Dennis wants to take his bat and ball and go home, not accepting, like a grown up, that politics is compromise and that as a congressman he is uniquely positioned to continue the fight to strengthen the legislation in the future. Since its inception, the Social Security Act, for example, has been amended many times; there is no reason to believe that it won't be the same with health care. Yet Kucinich and his ilk seem more than happy to see health reform fail, no matter that if it does, nobody will take it up again for a generation.

That is precisely what Republicans in Congress are counting on and Kucinich is poised to hand them this victory, gift wrapped, because he's disappointed that the bill doesn't go far enough. It is wildly irresponsible and enormously destructive.

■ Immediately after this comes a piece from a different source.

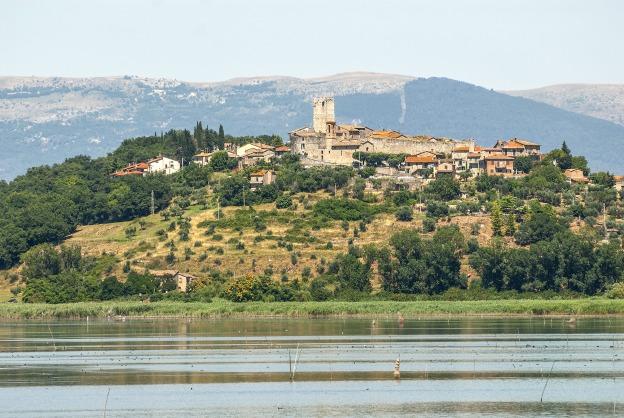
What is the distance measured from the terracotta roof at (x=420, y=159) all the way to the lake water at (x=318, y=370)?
5871cm

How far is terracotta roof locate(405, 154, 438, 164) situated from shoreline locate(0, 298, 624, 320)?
4583cm

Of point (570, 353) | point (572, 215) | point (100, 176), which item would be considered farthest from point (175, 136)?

Right now the current system is the starting point for any argument and hold-out Dems are tilting at windmills. So why not have Obamacare be the new starting point and continue with the tilting? As long as you're going to lose, why not mitigate your losses and get what you can get first? The only logical answer is that Kucinich just likes being a martyr to lost causes, and doesn't want to have to give up his self-righteous posturing on this issue. But passing this bill and continuing to fight for a public option - or even single payer - are not mutually exclusive.

Whether or not to accept compromise and incrementalism in legislation is, of course, an age old argument. In fact, it dates back at least to the Constitutional Convention of 1787. I would remind Rep. Kucinich and his apologists that there were many delegates in Philadelphia who didn't think the U.S. Constitution went "far enough". There were all sorts of competing plans, and even controversies and eventual compromises over hot-button issues like slavery
(see "abortion", 2010). Some delegates were, of course, ready to walk away and several of them only voted for it when promised that a Bill of Rights would immediately follow. Sound familiar? It is not unlike the promise the House has extracted from the Senate to immediately pass fixes to the current health bill via reconciliation. Regardless, fixes to the Constitution didn't stop at its adoption. Subsequent to the original 10 amendments, there have been 17 more, the most recent one adopted in 1992.

Must we honestly pretend that every single one of the signers of our U.S. Constitution was 100% happy with the results on the day they signed it? I quote Benjamin Franklin, who said:
"There are several parts of this Constitution which I do not at present approve, but I am not sure I shall ever approve them. I doubt, too, whether any other Convention we can obtain may be able to make a better Constitution".
Exactly. And so he signed it. Because he was mature, a statesman, a pragmatist... he battled for what he wanted, but settled for the best that he could get and he wasn't willing to make the perfect the enemy of the good.

When it comes to health insurance reform, Franklin's words should be Kucinich's, merely replacing the word "Constitution" with "legislation" and Convention with "Congress". Because no other Congress is going to net us a stronger initial bill, not next year, not a decade from now, and Kucinich knows it. Does he think opposition to the public option is simply going to vanish overnight and that the next President who tries health reform will pass it with ease? Is he not at all a student of history?

So who do you want to be, Mr. Kucinich? Franklin, Jefferson, Hamilton? Or a guy like Elbridge Gerry, who walked away from signing the U.S. Constitution... simply because there was not yet a Bill of Rights? A Bill of Rights, by the way, which, as promised, strengthened that flawed Constitution... a mere four years later.

Gerry's objection may have been well intentioned, but his refusal to see the Big Picture proved to be misguided; Franklin, meanwhile, did the right thing. This is obvious, of course, in hindsight. Unfortunately, what we're asking for from Kucinich is far tougher... it's called foresight. Luckily for him, we have history as our guide.